4 thoughts on “On Globalization

  1. I wrote some thoughts on globalization in fact in the first blog post I ever wrote (http://trascendentales.blogspot.com/2005/09/globalizacin-normalmente-para-definir.html) back in 2005 defining globalization as the possibility of relating to any person any where in the world, or the shifting of interpersonal relations to the global level.
    My intention then was to argue against the idea that globalization was a somehow new phenomena and that it was evil and has to be rejected and reverted.
    It is reassuring to see your opinions and data on the historic roots of globalization.
    On the other hand I find it interesting to see the use of the compound concept expressed by “psycho-epistemology”. The term epistemology seems to be quite popular among objectivists (Randians) but not the concept of “gnoseology” as the theory of how individuals obtain knowledge about reality. The difference between epistemology and gnoseology lays in what type of knowledge they study. For scientific knowledge there is epistemology and for general knowledge it would be gnoseology. Psycho-epistemology seems to emphasize the individualized nature of knowledge and maybe the best term for that would be gnoseology. Just my opinion.
    I’ll keep visiting.

    1. Hello Leonel, thanks for your comment and your visit to my blog!

      The problem with Kan’t gnoseology is that he considered the world to be a conventional construction of philosophy and science. Objectivist Philosophy on the other hand does not consider the world to be a conventional construction but the result of recognizing the fact that the world is the result of objective elements of a realistic nature; and thus I lean to take this position because of its rational explanation denying the existence of any type of instrumentalist nature. To further expand on this Crucial and Very interesting topic I wonder if you have already read David Harriman’s The Logical Leap in which he elaborates on the subject brilliantly?

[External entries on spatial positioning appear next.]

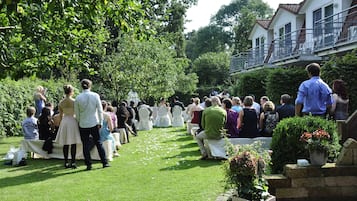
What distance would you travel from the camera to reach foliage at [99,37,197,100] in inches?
1027

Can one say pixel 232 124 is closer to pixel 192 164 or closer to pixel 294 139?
pixel 192 164

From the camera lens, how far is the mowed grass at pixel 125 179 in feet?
24.5

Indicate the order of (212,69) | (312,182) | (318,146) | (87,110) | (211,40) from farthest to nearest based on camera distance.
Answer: (211,40)
(212,69)
(87,110)
(312,182)
(318,146)

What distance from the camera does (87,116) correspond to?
998 cm

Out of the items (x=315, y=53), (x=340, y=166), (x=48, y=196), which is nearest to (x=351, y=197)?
(x=340, y=166)

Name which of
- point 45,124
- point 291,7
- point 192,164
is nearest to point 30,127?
point 45,124

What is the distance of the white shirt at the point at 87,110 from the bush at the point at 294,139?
4583 mm

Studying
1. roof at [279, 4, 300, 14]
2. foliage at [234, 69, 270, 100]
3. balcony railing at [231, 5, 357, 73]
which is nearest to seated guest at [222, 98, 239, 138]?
balcony railing at [231, 5, 357, 73]

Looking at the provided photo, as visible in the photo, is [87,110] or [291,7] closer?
[87,110]

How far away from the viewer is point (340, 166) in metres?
6.25

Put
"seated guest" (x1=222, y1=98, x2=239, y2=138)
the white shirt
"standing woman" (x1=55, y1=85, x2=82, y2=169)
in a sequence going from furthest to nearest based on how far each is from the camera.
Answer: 1. "seated guest" (x1=222, y1=98, x2=239, y2=138)
2. "standing woman" (x1=55, y1=85, x2=82, y2=169)
3. the white shirt

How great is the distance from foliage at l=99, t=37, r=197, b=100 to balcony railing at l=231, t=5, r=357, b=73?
19.8 ft

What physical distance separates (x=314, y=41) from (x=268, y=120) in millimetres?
10480

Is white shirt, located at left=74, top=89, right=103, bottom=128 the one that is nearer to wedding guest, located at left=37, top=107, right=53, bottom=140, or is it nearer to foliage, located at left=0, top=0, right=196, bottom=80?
wedding guest, located at left=37, top=107, right=53, bottom=140
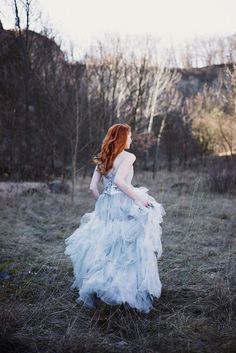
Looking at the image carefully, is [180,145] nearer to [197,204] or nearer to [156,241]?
[197,204]

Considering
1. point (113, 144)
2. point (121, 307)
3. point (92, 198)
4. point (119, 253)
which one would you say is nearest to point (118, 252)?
point (119, 253)

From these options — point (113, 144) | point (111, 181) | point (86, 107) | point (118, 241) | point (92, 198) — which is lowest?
point (92, 198)

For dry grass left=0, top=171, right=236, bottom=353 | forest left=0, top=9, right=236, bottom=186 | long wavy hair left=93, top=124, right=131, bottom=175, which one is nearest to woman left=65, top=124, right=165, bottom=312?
long wavy hair left=93, top=124, right=131, bottom=175

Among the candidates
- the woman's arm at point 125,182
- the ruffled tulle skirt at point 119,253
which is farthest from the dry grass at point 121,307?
the woman's arm at point 125,182

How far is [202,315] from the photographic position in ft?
11.6

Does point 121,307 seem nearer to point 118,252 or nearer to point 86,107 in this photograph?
point 118,252

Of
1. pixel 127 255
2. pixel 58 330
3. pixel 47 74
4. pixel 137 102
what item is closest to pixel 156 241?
pixel 127 255

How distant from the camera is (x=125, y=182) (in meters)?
3.56

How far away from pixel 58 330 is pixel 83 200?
7.74 meters

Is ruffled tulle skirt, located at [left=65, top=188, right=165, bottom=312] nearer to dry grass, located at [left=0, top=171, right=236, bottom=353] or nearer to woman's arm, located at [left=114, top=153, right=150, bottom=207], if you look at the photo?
woman's arm, located at [left=114, top=153, right=150, bottom=207]

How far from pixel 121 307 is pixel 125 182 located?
120cm

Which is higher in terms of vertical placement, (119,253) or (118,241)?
(118,241)

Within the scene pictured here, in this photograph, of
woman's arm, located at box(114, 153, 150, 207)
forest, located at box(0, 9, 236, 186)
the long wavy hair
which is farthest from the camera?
forest, located at box(0, 9, 236, 186)

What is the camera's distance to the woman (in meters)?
3.35
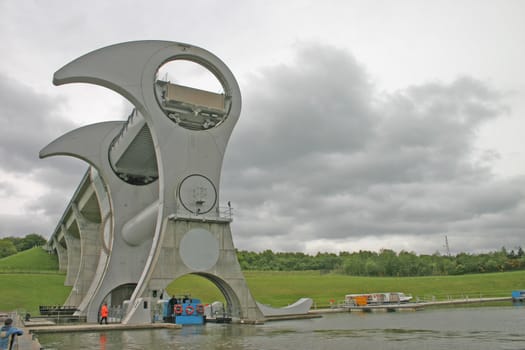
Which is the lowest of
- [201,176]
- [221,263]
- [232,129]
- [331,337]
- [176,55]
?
[331,337]

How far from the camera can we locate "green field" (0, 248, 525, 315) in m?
47.1

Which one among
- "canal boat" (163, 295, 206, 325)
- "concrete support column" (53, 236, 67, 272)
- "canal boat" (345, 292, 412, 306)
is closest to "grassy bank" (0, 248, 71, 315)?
"canal boat" (163, 295, 206, 325)

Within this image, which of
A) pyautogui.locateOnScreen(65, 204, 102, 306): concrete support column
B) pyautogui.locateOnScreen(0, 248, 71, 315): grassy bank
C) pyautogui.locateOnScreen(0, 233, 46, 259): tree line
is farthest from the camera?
pyautogui.locateOnScreen(0, 233, 46, 259): tree line

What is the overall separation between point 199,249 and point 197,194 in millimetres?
2963

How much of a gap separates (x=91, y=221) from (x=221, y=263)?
96.4ft

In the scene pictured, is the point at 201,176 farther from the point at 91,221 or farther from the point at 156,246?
the point at 91,221

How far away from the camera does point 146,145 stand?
33312 millimetres

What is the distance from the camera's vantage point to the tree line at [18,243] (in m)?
138

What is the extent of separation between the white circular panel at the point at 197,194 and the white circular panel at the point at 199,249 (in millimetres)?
1281

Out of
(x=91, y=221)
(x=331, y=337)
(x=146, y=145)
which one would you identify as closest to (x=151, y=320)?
(x=331, y=337)

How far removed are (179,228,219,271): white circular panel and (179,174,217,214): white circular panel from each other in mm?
1281

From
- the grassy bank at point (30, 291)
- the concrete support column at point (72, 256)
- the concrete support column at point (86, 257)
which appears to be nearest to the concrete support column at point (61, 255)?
the concrete support column at point (72, 256)

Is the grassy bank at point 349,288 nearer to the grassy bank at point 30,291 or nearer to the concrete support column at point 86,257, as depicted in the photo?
the concrete support column at point 86,257

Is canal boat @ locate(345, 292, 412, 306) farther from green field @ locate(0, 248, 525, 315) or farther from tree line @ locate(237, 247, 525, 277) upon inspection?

      1. Thanks for replying Guillermo!

        I think several philosophers including Aristotle, Plato, St. Thomas Aquinas, and of course Kant, have their own theory on individual knowledge, i. e., their own gnoseology. Kant’s gnoseology is basically flawed as you point out, for him there are several barriers that prevent human mind to reach external objects (reality) and other philosophers know about those flaws and developed better theories (better gnoseologies). Seeing your answer I am afraid that what may be wrong with the term is its association to Kant, but the term itself should be recovered.

        Regarding the book “The Logical Leap” I read some rather negative reviews of it, some arguing that it had errors telling Galileo’s history and others. I don’t plan to read it soon, those reviews have influenced me negatively and would make it difficult to read (I would keep thinking that I am reading a wrong version of history of science, which is one of my favorite subjects) otherwise the point of the book is very important: the relation between the logical induction and the logical deduction and how one makes the other possible.

  2. Well once more we found your “mission statement” very interesting and your forthcoming articles / blogs worth considering as the other side of the same “coin” we are working on.
    Our current understanding is that free will exist only to a degree in balance(?) with group thinking and that opportunity costs as a model is redundant. In its place we utilise pure institutional analysis and complex systems theory to determine the degree of influence social structures have on individual human behaviour and the inner-workings of institutional entrepreneur-ism.